A RECENT EXHIBTION REAFFIRMED THE TRANSFORMATIVE POWER OF HIS TOUCH

by Edward M. Gómez

Perhaps the most remarkable — and essential — detail of the story of the self-taught artist Hawkins Bolden (1914-2005) is that he was blind. So it is that, when assessing the originality, inventiveness, and all-around strangeness of the mixed-media assemblage sculptures he produced using found materials, the word “visionary,” which is often overused in the outsider-art field, seems ironically more appropriate than ever.

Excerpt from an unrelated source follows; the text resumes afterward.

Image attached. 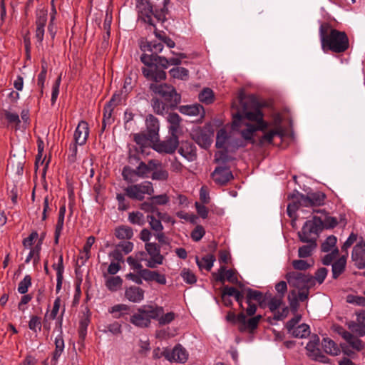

Bolden is one of the Black self-taught artists of the American Deep South whose life and art-making career were documented by the late researcher, collector, and curator William (“Bill”) S. Arnett, who died in 2020. Arnett was based in Atlanta, Georgia, where he founded the Souls Grown Deep Foundation to serve as a custodian for many of the works made by remarkable autodidacts like Bolden, which he amassed over many years. The foundation was also a clearinghouse for the publication and diffusion of Arnett and his collaborators’ research about such artists in the form of books and exhibitions.